The Sunday NY Times Magazine recently published a provocative article, "Who Do Online Advertisers Think You Are?", by Jeffrey Rosen, a law professor at George Washington University and the legal affairs editor of The New Republic.
In the article, Rosen describes the rise of online advertising and emergence of data-driven personalized display ads. He focuses on the privacy implications of being tracked by marketers over time — a state of being described by U. Penn Prof. Joseph Turow as the "long click."
Rosen paints a bleak picture. Consider the following quotes from the article:
"The long click raises obvious privacy concerns. But the privacy threats go beyond troublesome ads…computers can link digital profiles with our real identities so precisely that it will soon be hard to claim that the profiles are anonymous in any meaningful sense."

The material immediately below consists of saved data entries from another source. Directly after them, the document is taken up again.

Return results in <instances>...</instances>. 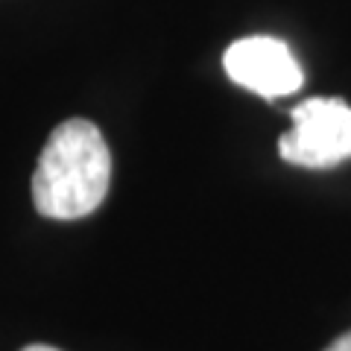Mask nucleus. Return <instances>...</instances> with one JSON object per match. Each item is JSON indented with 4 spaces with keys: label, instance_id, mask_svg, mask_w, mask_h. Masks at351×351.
<instances>
[{
    "label": "nucleus",
    "instance_id": "1",
    "mask_svg": "<svg viewBox=\"0 0 351 351\" xmlns=\"http://www.w3.org/2000/svg\"><path fill=\"white\" fill-rule=\"evenodd\" d=\"M112 184V152L91 120L71 117L53 129L32 173V205L50 219L94 214Z\"/></svg>",
    "mask_w": 351,
    "mask_h": 351
},
{
    "label": "nucleus",
    "instance_id": "2",
    "mask_svg": "<svg viewBox=\"0 0 351 351\" xmlns=\"http://www.w3.org/2000/svg\"><path fill=\"white\" fill-rule=\"evenodd\" d=\"M293 129L281 135L278 152L299 167H334L351 158V106L337 97H311L293 108Z\"/></svg>",
    "mask_w": 351,
    "mask_h": 351
},
{
    "label": "nucleus",
    "instance_id": "3",
    "mask_svg": "<svg viewBox=\"0 0 351 351\" xmlns=\"http://www.w3.org/2000/svg\"><path fill=\"white\" fill-rule=\"evenodd\" d=\"M223 68L234 85L255 91L263 100L295 94L304 82L302 64L290 47L272 36H249L234 41L223 56Z\"/></svg>",
    "mask_w": 351,
    "mask_h": 351
},
{
    "label": "nucleus",
    "instance_id": "4",
    "mask_svg": "<svg viewBox=\"0 0 351 351\" xmlns=\"http://www.w3.org/2000/svg\"><path fill=\"white\" fill-rule=\"evenodd\" d=\"M325 351H351V331L348 334H343V337H337L331 346H328Z\"/></svg>",
    "mask_w": 351,
    "mask_h": 351
},
{
    "label": "nucleus",
    "instance_id": "5",
    "mask_svg": "<svg viewBox=\"0 0 351 351\" xmlns=\"http://www.w3.org/2000/svg\"><path fill=\"white\" fill-rule=\"evenodd\" d=\"M21 351H59V348H53V346H41V343H36V346H27V348H21Z\"/></svg>",
    "mask_w": 351,
    "mask_h": 351
}]
</instances>
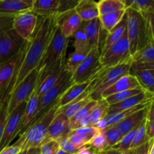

He goes on: "Companies can combine hundreds or thousands of facts about us into what [Professor Paul] Ohm calls 'a database of ruin.'"
And on: "… profiles that define us forever can also be technologies of classification and exclusion," branding some consumers with what privacy advocate Jeffrey Chester calls "a digital scarlet letter."
Data-driven personalization "leaves no possibility for individuality, eccentricity or the possibility of developing tastes and preferences that differ from those of people you superficially resemble."
This data dystopia sounds downright frightening. But are the ominous outcomes Rosen predicts in the article inevitable? Are they even likely?
Rosen himself points out the huge gap that exists between today's anonymous profiles and the omniscient profiles he foresees in the future. He conducts his own experiment, creating a "Republican Jeff " and a "Democratic Jeff " by surfing to different sites on different browsers. When he evaluates the segments compiled by data-aggregator BlueKai, though, neither profile turns out to be particularly accurate.
It's true that many companies, including mine, are working hard to improve the accuracy of data signals. On the other hand, the combination of the enormous and increasing amount of data being generated together with industry codes of conduct ensure that marketers will only ever have a limited view of our activities and identities.
I also take issue with Rosen's implication that data-driven marketing will produce a future in which consumers will be doomed to only those offers and opportunities with which marketers present them, based on their uber-profiles. Such a vision overlooks the much larger context of the digital age. The data-driven Internet revolution has fundamentally empowered individuals in unprecedented ways when it comes to finding what interests them.
For example, these days I'm in the market for running shoes. Rosen's sequencing presumes that I would be bombarded by shoe-related advertising dictated by data-company profiles, relegated thereafter to choosing among the small number of shoe offers presented. Instead, the opposite is occurring. With the enormous variety of information available through the Internet, I am able to do research on running shoes across diverse sources. Based on the interests I express through my research, I may be presented with downstream advertising offers, which I can take or leave.
Far from limiting my choices, data-driven advertising helps underwrite the independent running sites that expand the information and offers available to people like me. As the cost of digital access continues to drop, this cornucopia of digital content is becoming available to literally billions of people around the world.
It's disappointing to read articles and studies regarding data-driven marketing that fall back on the same vague and tired predictions of future harm to consumers — predictions that consistently fail to cite even a single example of a person who has been harmed.
For all the dystopias some writers like to conjure, big data is here to stay. If anything, it's just getting started. In order to assess the real risks and opportunities of the age of big data, we need to focus on known implications, including both actual benefits and demonstrable harms, rather than marinating in narratives founded on predictions of future harms.
Frightening people will always get their attention. But in the age of big data, let's look at the real numbers — of publications, blogs, tweets and other liberating sources of information — as we recommend policies that can either enhance or restrict individuals' Internet-enabled power.